Sarcolipin, the small peptide in muscles, boosts muscle energy
expenditure and fat oxidization during exercise and cold exposure,
according to researchers at the nonprofit Sanford Burnham Prebys Medical
Discovery Institute in Orlando, Fla., who published their findings
Tuesday in the journal Cell Report.
Although skeletal muscle represents 40 percent to 50 percent of body
mass, it consumes most of the glucose and fatty acids. "It has the
ability to increase its energy expenditure 20- to 30-fold during intense
exercise by stimulating insulin-independent glucose uptake and by
switching to higher fatty acid uptake and oxidation," the authors wrote.
"When you exercise, your muscle makes more mitochondria and oxidizes
more fat," Dr. Muthu Periasamy, a professor at SBP Lake Nona, said in a
press release.
The mechanism is unique to muscle, and generates heat at the expense of
fat burning, Periasamy said, and "sarcolipin is the missing link."
Muscle cells intensify calcium cycling and get SERCA to pump calcium
ions into the sarcoplasmic reticulum, where muscle cells balance calcium
levels. A lot of adenosine triphosphate is consumed because SERCA
relies on it to move calcium.
SERCA activity is uncoupled when sarcolipin binds to it. Because it
allows ATP consumption but not the efficient transportation of calcium,
more energy is consumed. Hence more heat and fat burning.
The researchers found that animals without sarcolipin had fewer
mitochondria and it was difficult for them to burn fat. By accumulating
more fat in their muscle, it becomes insulin resistant.
"When we feed mice with more sarcolipin a high-fat diet, they don't
accumulate any fat in their muscle, and they don't develop insulin
resistance and type 2 diabetes," said first author Dr. Santosh Maurya, a
staff scientist at SBP Lake Nona.
Sarcolipin conceivably could be used to treat people with obesity, type 2 diabetes or both.

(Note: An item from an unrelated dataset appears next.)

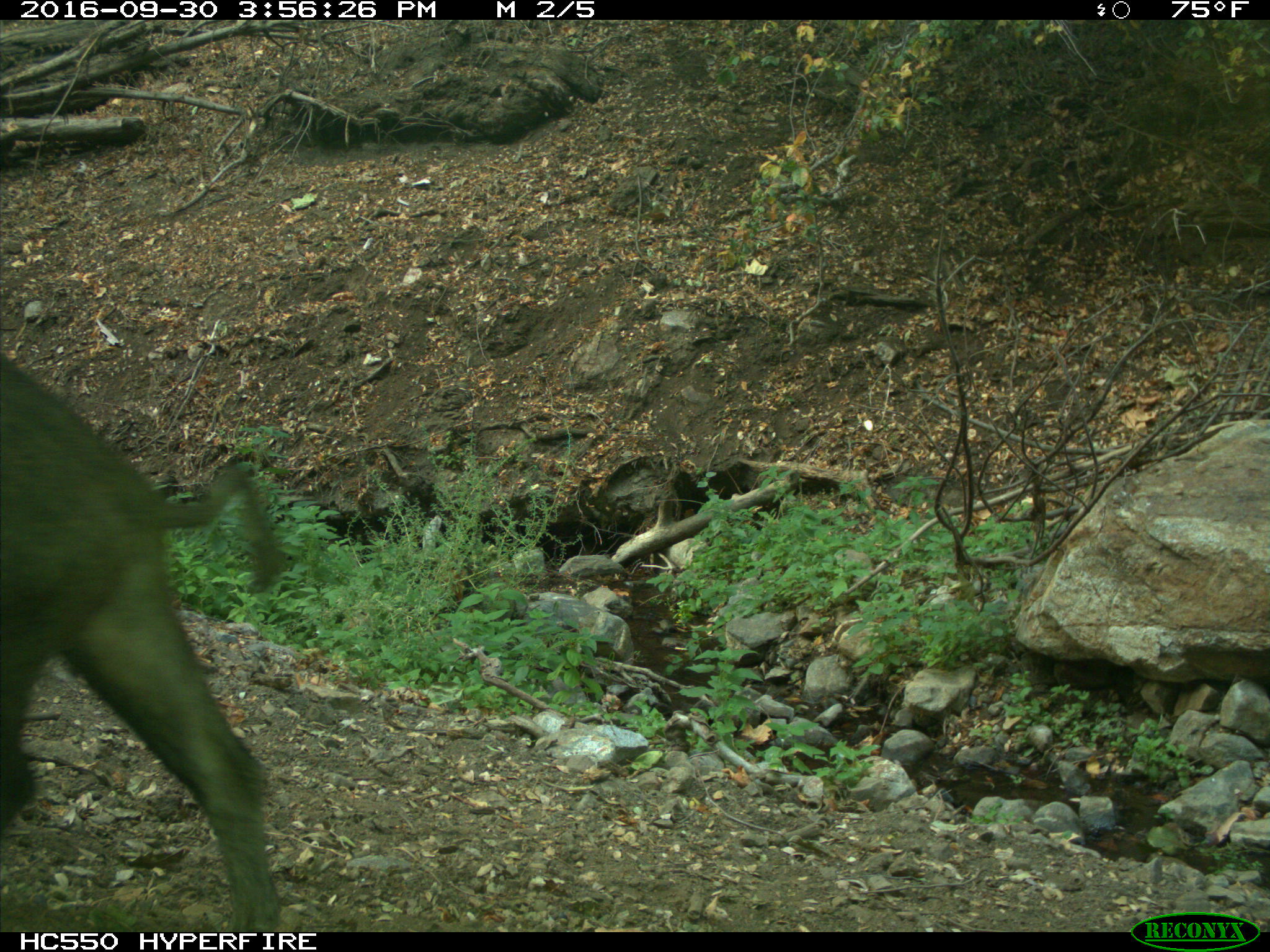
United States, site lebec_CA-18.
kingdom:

"Researchers have already shown that extreme obesity reduces sarcolipin
function," Periasamy said. "There might be a therapeutic window to
increase sarcolipin recruitment to burn more energy. This strategy could
help people with metabolic conditions, as well as those who have
difficulty exercising."
Periasamy noted people have an abundance of SERCA pumps.
"Some are bound by sarcolipin, but it only binds around 25 percent of
SERCA pumps at any one time," Periasamy said. "We would need to find
drugs that increase efficiency of sarcolipin uncoupling SERCA."